Start of The input
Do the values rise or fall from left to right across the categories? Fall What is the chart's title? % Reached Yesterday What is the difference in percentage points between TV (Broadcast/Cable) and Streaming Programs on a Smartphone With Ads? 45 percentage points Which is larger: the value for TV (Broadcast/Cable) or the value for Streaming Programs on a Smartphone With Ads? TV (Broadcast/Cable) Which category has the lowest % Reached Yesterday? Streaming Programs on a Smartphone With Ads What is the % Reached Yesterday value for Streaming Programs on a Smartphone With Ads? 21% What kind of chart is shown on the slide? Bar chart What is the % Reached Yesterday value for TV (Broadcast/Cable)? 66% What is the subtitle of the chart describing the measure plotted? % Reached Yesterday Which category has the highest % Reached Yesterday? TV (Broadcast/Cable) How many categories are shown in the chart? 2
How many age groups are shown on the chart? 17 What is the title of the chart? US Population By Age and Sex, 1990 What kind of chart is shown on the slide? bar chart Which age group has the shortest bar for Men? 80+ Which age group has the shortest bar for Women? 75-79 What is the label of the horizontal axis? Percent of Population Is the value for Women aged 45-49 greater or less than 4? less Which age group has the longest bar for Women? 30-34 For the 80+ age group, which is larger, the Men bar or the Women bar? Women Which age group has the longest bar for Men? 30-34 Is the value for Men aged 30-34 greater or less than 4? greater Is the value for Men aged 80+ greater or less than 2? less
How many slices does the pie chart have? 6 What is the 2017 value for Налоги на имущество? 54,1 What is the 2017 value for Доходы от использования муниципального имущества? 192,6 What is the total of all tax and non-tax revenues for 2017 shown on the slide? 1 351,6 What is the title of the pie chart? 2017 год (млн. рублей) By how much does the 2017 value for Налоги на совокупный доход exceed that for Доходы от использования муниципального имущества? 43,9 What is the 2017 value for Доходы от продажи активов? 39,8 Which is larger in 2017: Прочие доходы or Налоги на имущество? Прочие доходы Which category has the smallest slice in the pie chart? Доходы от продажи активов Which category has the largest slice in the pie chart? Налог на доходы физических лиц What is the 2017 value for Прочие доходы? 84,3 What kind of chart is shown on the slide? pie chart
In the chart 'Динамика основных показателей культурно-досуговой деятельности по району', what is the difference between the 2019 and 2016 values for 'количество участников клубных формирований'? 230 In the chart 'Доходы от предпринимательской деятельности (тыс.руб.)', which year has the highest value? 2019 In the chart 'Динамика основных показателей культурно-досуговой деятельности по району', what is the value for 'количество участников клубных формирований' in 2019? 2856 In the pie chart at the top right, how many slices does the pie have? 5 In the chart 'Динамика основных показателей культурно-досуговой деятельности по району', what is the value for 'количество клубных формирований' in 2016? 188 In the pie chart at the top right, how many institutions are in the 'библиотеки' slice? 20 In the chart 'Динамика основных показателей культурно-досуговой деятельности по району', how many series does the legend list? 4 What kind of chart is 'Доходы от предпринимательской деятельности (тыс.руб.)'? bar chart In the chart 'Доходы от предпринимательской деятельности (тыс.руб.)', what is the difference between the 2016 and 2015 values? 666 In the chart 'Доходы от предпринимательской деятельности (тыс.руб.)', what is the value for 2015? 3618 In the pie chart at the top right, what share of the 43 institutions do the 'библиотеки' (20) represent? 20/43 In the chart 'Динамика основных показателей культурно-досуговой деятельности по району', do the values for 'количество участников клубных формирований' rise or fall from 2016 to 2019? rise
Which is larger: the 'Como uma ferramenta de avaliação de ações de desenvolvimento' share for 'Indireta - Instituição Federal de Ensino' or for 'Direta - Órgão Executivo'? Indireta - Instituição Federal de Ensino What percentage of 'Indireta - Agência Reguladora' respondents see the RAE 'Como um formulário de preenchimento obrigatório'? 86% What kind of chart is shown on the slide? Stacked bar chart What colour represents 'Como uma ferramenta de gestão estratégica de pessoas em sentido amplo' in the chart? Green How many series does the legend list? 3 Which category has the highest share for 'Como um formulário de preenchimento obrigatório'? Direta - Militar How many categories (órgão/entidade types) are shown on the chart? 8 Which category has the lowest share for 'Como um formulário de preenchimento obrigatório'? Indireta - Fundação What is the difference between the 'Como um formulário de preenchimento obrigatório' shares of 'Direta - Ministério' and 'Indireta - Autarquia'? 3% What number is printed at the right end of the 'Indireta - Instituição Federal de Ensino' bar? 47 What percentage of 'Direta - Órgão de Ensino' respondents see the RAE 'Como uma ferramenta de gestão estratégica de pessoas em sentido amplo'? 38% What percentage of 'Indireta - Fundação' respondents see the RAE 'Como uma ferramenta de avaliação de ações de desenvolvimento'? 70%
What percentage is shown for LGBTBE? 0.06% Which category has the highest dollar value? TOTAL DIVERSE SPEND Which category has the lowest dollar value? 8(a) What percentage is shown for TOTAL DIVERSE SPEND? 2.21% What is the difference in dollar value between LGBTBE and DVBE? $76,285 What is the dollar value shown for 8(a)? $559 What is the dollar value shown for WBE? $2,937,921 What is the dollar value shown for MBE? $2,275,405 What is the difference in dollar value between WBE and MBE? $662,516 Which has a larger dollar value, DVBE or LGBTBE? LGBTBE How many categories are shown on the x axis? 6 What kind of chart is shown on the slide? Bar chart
End of The input
Locate every line in the data above that contains the string "axis" and copy those lines. The match is case-sensitive.

• **Result for this exercise**
How many age groups are shown on the chart? 17 What is the title of the chart? US Population By Age and Sex, 1990 What kind of chart is shown on the slide? bar chart Which age group has the shortest bar for Men? 80+ Which age group has the shortest bar for Women? 75-79 What is the label of the horizontal axis? Percent of Population Is the value for Women aged 45-49 greater or less than 4? less Which age group has the longest bar for Women? 30-34 For the 80+ age group, which is larger, the Men bar or the Women bar? Women Which age group has the longest bar for Men? 30-34 Is the value for Men aged 30-34 greater or less than 4? greater Is the value for Men aged 80+ greater or less than 2? less
What percentage is shown for LGBTBE? 0.06% Which category has the highest dollar value? TOTAL DIVERSE SPEND Which category has the lowest dollar value? 8(a) What percentage is shown for TOTAL DIVERSE SPEND? 2.21% What is the difference in dollar value between LGBTBE and DVBE? $76,285 What is the dollar value shown for 8(a)? $559 What is the dollar value shown for WBE? $2,937,921 What is the dollar value shown for MBE? $2,275,405 What is the difference in dollar value between WBE and MBE? $662,516 Which has a larger dollar value, DVBE or LGBTBE? LGBTBE How many categories are shown on the x axis? 6 What kind of chart is shown on the slide? Bar chart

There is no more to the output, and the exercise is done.